## Work to be completed
Put the lines of the listing from the one containing "Засновник Демонічного Шляху." through the one containing "初见时的萤火-第146话" into a JSON list of strings, one string per line and none for blank lines. Leave the pictures out of your answer.

## Data shown
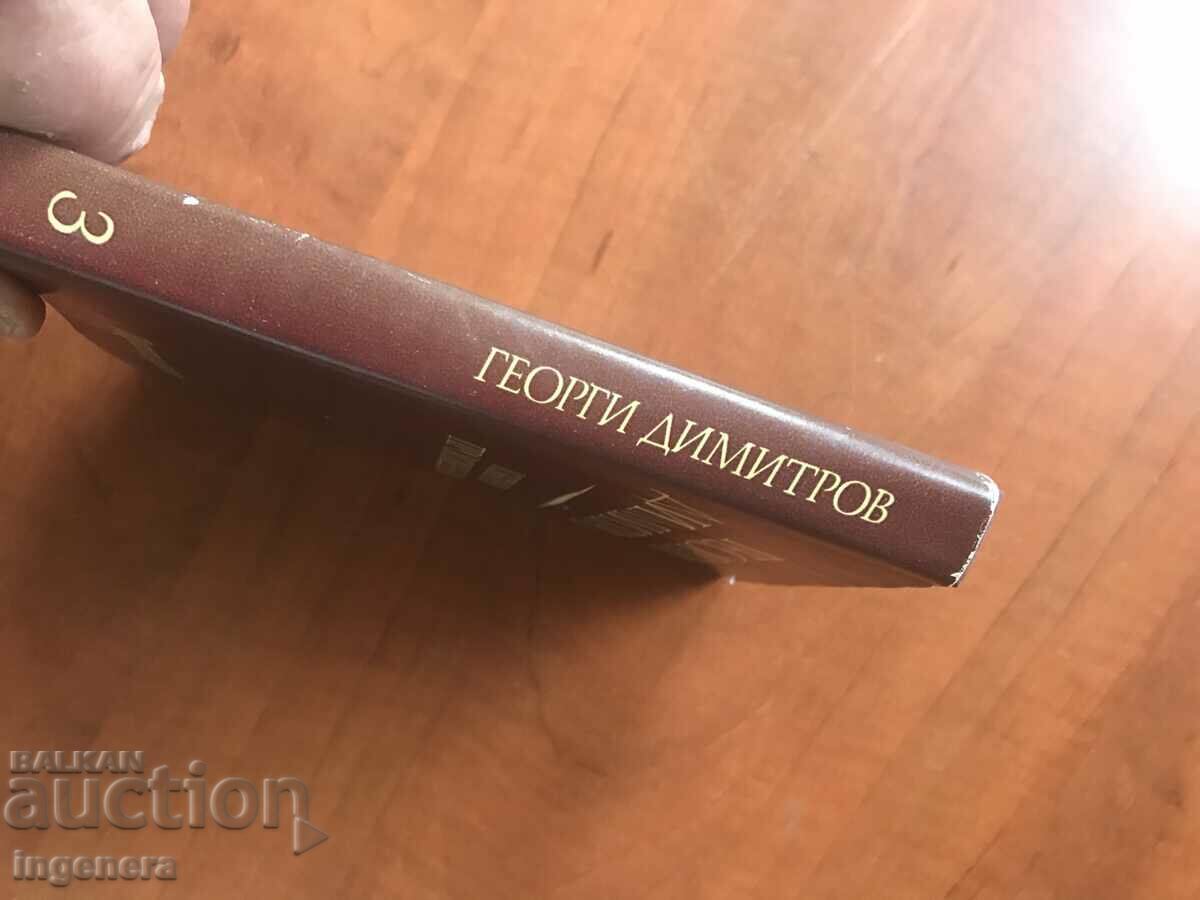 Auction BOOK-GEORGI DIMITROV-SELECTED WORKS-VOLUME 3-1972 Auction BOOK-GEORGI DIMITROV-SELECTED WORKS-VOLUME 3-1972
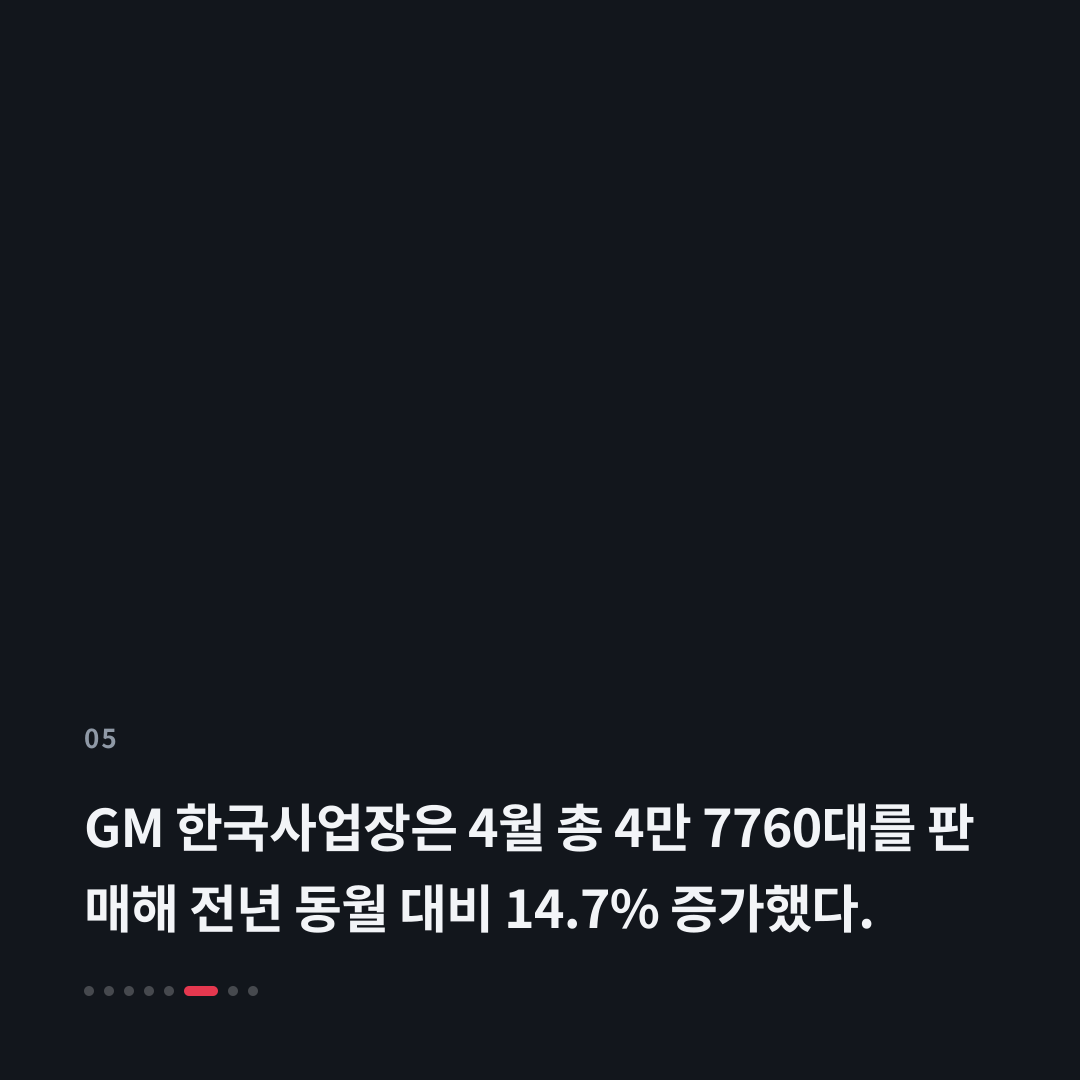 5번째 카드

---

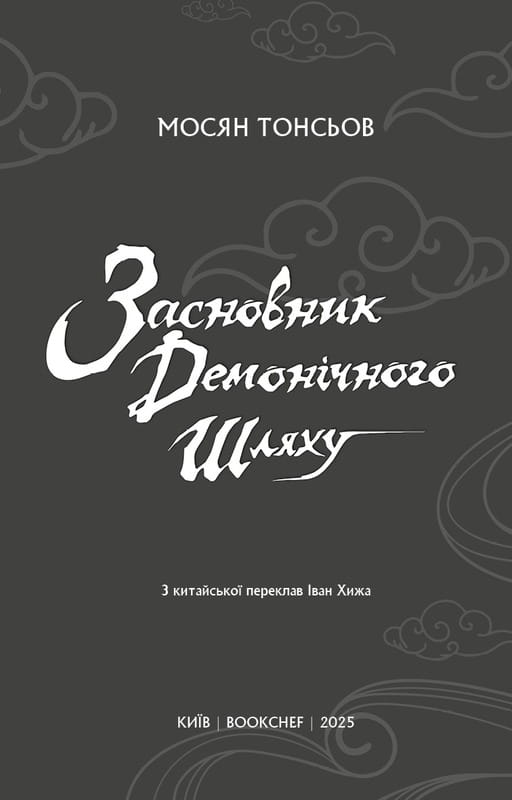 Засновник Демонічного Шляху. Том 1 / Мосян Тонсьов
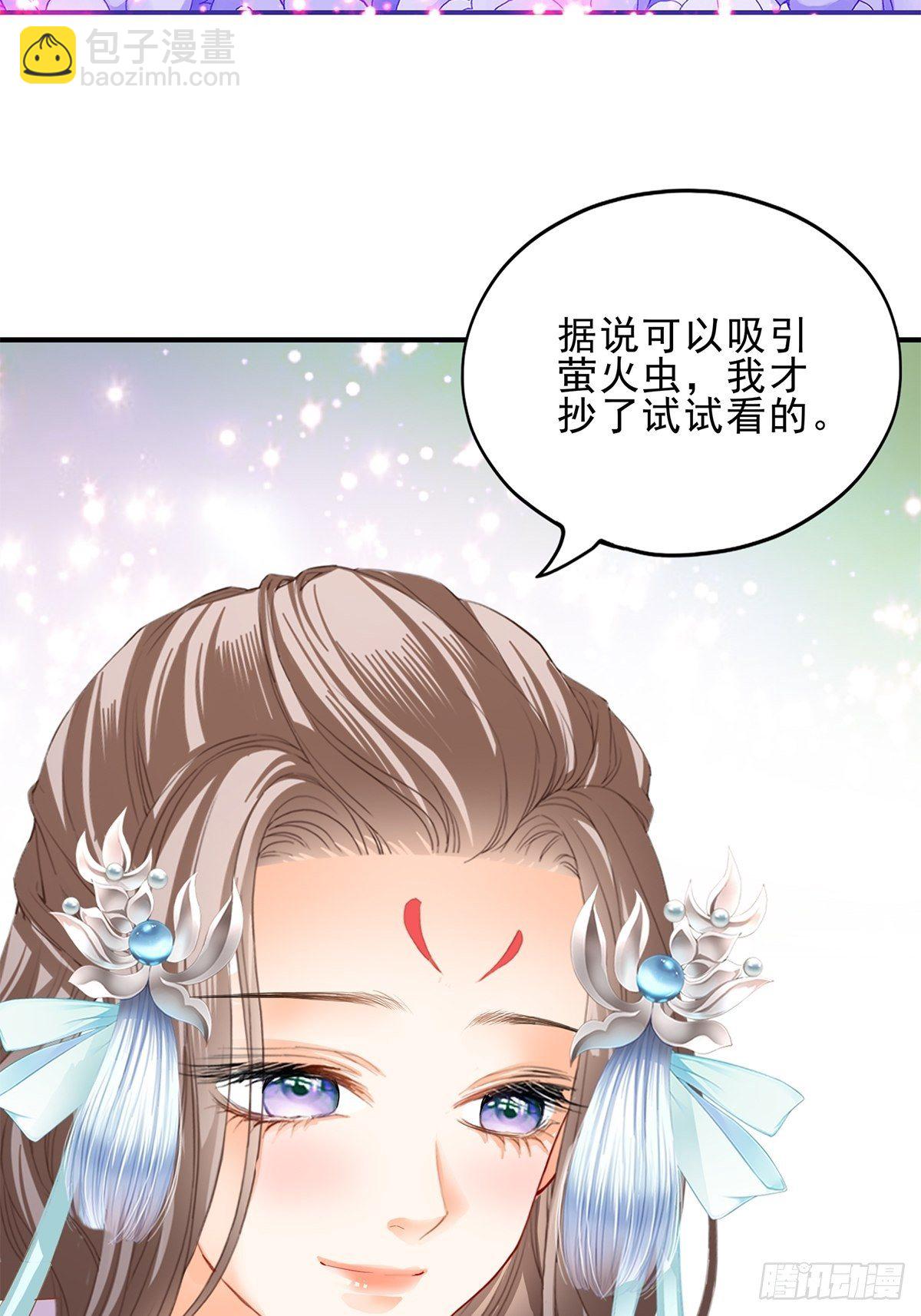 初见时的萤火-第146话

...

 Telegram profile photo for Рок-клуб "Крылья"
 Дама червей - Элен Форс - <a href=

## Written response
[
  " Засновник Демонічного Шляху. Том 1 / Мосян Тонсьов",
  " 初见时的萤火-第146话"
]